_TEXT TO READ_
Hello Warren again.

You wrote:
> **First, I hear Jobst Heitzig himself (DMC's inventor) 

Sorry for the misunderstanding. I understand my support of DMC led you to think 
I discovered that method, but that's not at all true. 
To my knowledge Forest, Russ and Ted had the largest share of its development.

> claims his favorite method
> is something else (DFC, whatever that is).  !!??

Yes, of course. The reason I discussed DMC recently is simply that currently it 
is a big issue which *Condorcet-efficient* method will be suggested for 
Washington state's electoral reform. So I suggested to use my favourite 
*Condorcet-efficient* method DMC.

Still, my favourite method is not a deterministic Condorcet method but a 
non-deterministic Approval/Condorcet-hybrid called DFC, which is however 
strongly related to DMC but it not Condorcet-efficient. Feel free to search the 
archives for DFC. In short, DFC is simply this: Find the set of candidates 
which are not doubly defeated (in the same sense as in DMC), then let a 
randomly chosen voter select one of them (instead of electing the 
Condorcet-Winner among them).

_EXTRACTED ENTRIES_
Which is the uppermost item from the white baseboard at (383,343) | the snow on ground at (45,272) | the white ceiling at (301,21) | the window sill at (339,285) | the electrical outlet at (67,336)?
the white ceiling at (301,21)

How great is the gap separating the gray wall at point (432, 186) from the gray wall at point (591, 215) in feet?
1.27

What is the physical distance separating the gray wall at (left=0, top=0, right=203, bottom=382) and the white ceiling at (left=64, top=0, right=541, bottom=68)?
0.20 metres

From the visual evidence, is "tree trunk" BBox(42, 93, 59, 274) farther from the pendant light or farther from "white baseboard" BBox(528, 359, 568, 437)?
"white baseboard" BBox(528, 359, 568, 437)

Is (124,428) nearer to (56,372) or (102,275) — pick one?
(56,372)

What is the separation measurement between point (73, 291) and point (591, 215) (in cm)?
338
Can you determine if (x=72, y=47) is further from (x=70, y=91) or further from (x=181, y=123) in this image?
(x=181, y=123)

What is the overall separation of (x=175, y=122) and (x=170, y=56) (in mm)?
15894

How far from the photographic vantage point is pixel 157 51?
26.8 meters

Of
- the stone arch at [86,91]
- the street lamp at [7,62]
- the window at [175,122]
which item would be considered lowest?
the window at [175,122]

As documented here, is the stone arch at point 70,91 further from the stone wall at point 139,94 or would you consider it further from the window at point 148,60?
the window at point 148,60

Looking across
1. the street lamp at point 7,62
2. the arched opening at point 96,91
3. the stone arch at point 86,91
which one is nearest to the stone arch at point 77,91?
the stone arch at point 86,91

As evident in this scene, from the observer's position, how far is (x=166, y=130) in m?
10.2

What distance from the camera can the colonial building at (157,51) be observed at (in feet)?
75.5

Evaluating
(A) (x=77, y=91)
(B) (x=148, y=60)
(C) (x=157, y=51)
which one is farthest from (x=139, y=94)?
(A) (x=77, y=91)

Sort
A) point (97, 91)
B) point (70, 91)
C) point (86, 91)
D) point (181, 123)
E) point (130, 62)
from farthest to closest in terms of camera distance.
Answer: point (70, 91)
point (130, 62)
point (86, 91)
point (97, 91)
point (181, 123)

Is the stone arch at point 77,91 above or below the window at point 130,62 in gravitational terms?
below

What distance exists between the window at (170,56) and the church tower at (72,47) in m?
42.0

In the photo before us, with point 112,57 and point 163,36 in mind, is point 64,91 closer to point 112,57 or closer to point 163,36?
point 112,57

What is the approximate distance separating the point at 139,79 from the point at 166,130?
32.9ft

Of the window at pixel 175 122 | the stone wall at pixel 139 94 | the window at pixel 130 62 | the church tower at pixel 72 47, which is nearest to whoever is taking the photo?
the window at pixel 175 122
* * *
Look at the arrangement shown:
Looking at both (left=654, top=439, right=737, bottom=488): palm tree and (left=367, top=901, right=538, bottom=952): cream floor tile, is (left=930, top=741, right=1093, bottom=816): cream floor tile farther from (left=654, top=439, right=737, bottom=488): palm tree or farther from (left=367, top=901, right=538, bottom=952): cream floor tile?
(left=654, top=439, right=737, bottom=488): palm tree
---
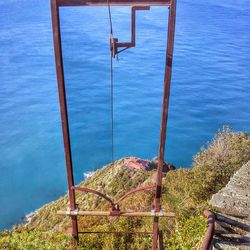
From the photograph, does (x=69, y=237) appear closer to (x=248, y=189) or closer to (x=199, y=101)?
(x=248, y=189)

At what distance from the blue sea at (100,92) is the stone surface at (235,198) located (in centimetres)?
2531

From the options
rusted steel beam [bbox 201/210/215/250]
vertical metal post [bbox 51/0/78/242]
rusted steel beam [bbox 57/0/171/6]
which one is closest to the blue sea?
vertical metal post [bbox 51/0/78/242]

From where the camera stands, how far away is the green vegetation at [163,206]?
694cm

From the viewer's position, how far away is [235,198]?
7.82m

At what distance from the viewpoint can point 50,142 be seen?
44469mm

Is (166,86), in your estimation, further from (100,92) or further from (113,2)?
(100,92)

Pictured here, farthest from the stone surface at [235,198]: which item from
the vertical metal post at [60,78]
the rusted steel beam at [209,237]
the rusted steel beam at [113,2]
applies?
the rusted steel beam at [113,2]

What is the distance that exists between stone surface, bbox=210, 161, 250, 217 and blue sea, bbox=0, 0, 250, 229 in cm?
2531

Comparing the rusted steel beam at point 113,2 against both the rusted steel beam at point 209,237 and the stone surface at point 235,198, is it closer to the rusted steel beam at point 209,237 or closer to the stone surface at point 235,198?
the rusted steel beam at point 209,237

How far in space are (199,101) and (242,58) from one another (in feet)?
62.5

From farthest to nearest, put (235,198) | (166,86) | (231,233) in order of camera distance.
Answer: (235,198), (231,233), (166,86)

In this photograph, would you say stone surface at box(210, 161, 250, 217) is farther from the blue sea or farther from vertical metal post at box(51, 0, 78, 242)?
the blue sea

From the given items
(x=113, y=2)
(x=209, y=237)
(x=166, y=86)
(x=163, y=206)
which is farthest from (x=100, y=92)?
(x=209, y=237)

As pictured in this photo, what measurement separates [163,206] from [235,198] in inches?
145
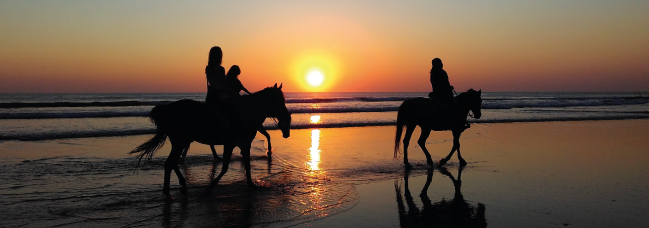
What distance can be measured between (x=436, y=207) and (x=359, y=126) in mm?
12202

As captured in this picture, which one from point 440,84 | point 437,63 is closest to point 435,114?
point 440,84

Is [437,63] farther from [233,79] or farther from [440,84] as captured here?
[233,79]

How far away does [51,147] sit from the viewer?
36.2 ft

_TASKS TO COMPLETE_
**a)** Write out the post on DMC and DFC word for word, from "Hello Warren again." to "of its development.".
**b)** Pick up the post on DMC and DFC after its last sentence and keep writing it.
The lines above are separate material with no tie to the post on DMC and DFC.

_WRITTEN ANSWERS_
**a)**
Hello Warren again.

You wrote:
> **First, I hear Jobst Heitzig himself (DMC's inventor) 

Sorry for the misunderstanding. I understand my support of DMC led you to think 
I discovered that method, but that's not at all true. 
To my knowledge Forest, Russ and Ted had the largest share of its development.

**b)**
> Fine.  But:  DMC, the supposed "unifying new champ", still appears to lead
> to 2-party domination.  I want you to modify DMC to get it out of this
> trap, or admit you cannot.  Otherwise, it seems to me, DMC has failed to
> live up to your hype.  (Also, the "DH3 pathology" - I want you to get DMC out 
> of
> that one too, please:   http://math.temple.edu/~wds/crv/DH3.html .)

I will try to understand why DMC should lead to 2-party domination.
As for the DH3-example: Could you explain why the A voters should start to vote 
A>D>B>C in the first place?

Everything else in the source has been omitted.